Tuesday, May 15, 2012

Why We Need Hokum (Part 3)

The third and final installment of "Why We Need Hokum." Part one is here. Part two is here.

We often assume that the human mind is designed to be rational, and failures of rationality are seen as defects in human thought. In my long study of cognitive biases and decision fallacies, that’s been a continuing theme: here’s why your mind isn’t working right.

But as it turns out, that may be the wrong way to look at it. Dr. Stephen Pinker, a Harvard professor specializing in evolutionary psychology and the computational theory of mind, argues that the process of natural selection is not concerned with the truth per se, and in many cases actually disfavors a truth-seeking mind. In an emergency, factual truth-seeking may be way too slow; a fast approximation, even if of questionable accuracy, can promote survival.

Even more importantly, non-factual or even counter-factual beliefs play an important social role. Believing that your own social group is better than other social groups helps you and your group be more successful. Believing that your romantic partner is unique, amazing, and special — even if objective evidence argues otherwise — contributes to a successful relationship.

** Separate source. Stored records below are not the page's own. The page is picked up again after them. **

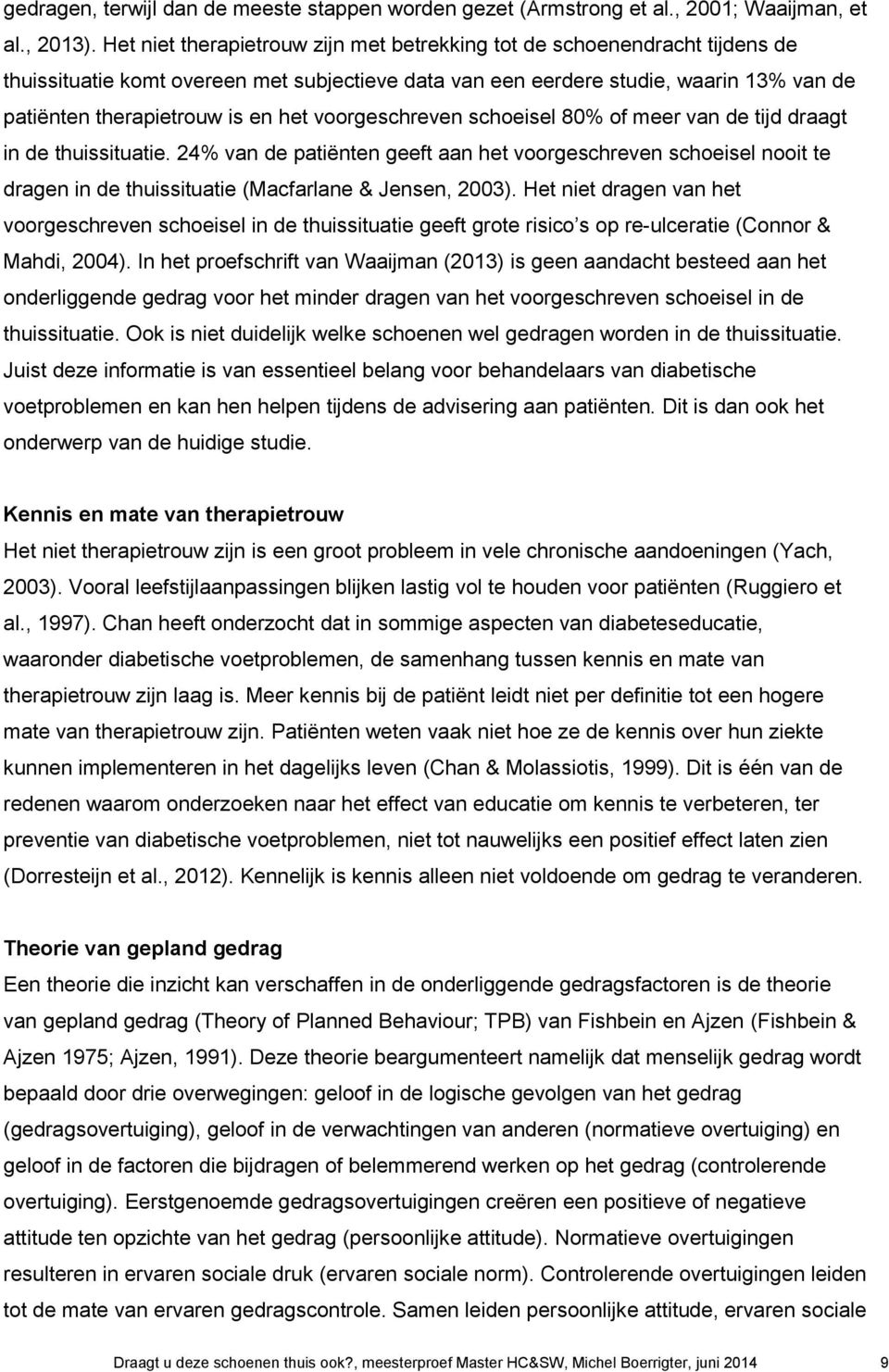 voorgeschreven schoeisel 80% of meer van de tijd draagt in de thuissituatie.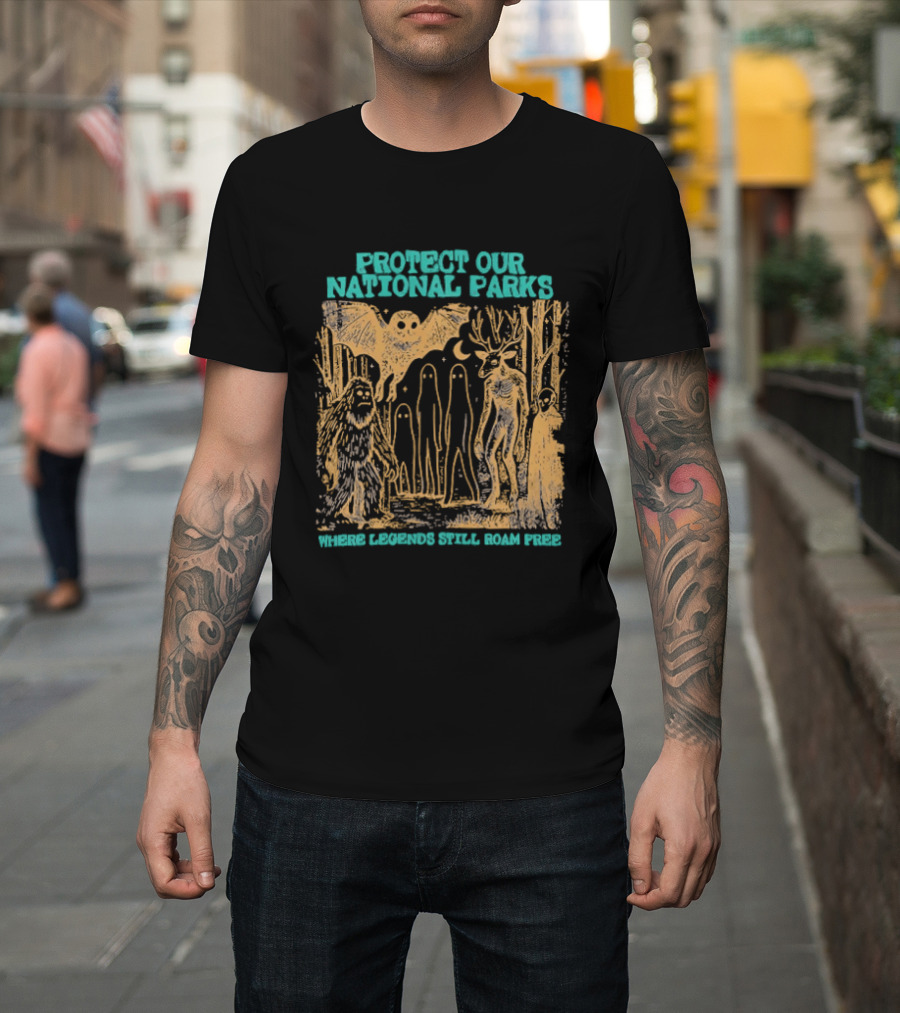 Protect Our National Parks Bigfoot Legends Roam Free T-Shirt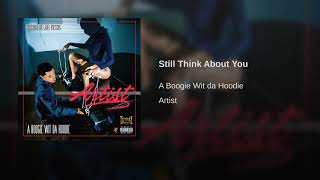 Still think about you - A Boogie Wit a Hoodie (1 HOUR LOOP)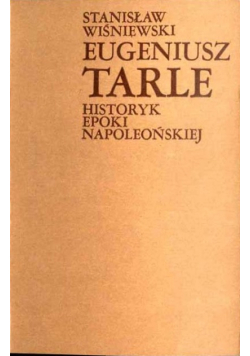 Eugeniusz Tarle historyk epoki napoleońskiej
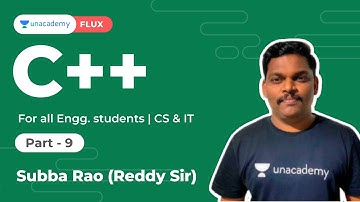 C++ Part 9 | For all Engg. Students | CS/IT | Subba Rao (Reddy Sir) | Unacademy Flux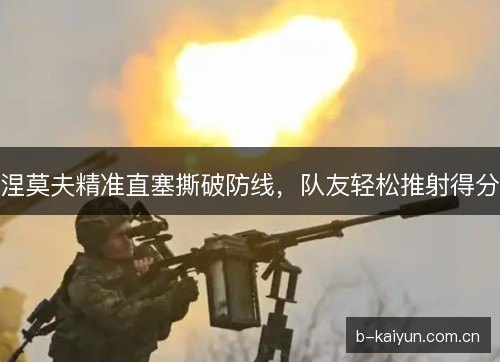 涅莫夫精准直塞撕破防线，队友轻松推射得分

In fact, some evolutionary psychologists argue that the role of cognitive biases and decision fallacies exist to protect your mind against challenges that would weaken your non-rational beliefs. You want the truth? You can’t handle the truth, and thanks to cognitive biases and decision fallacies, you don’t have to. Beliefs are deeply rooted in the human psyche, and it’s not an accident that they are so resistant to reason.

If a belief increases the survival potential of you and your group, on some level it’s irrelevant whether it’s actually correct. Beliefs that are clearly and immediately contra-survival (“Look, ma, I can fly!”) are evolutionarily self-correcting. It’s not logical argument and rational thinking that changes your mind, but rather the impact of your belief when it collides with the cold, hard ground. When cause and effect is less clear and less immediate, the lesson tends not to sink in.

We are not rational animals. We are thinking animals, but much of our thought isn’t rational at all. We eagerly consume self-admitted lies whenever we read fiction, and as legions of media fans can attest, the imaginary worlds we enter are often more satisfying and fulfilling than the one in which we officially live.

Hokum can expand our universe or contract it. From David Copperfield, who cheerfully admits that what he’s doing is trickery, it’s one small step to Uri Geller, who turns an otherwise unremarkable spoon-bending trick into claims of telekinesis, and not a giant leap to conclude that Area 51 is hiding a world of alien powers right under our very noses. Conspiracy theories and supernatural beliefs of all sorts give us a simple, fulfilling way to eliminate complexity and ambiguity in our lives.

Rationality, enshrined above all in the scientific method, has been under continuing and unremitting attack ever since the scientific revolutions of the 16th and 17th centuries. As soon as Copernicus dethroned the earth as center of the cosmos, the backlash began. In fighting the battle for truth, justice, and the scientific way, we’ve tended to assume that we shared a mutual goal with our opposition: a desire for truth. But that, as we've seen, is not a good assumption.

Which brings up the obvious question, pace Pilate: what is truth? Gandhi argues that truth is self-evident; Churchill argues that it is incontrovertible. But Mark Twain says it best:

“Truth is mighty and will prevail. There is nothing the matter with this, except that it ain’t so.”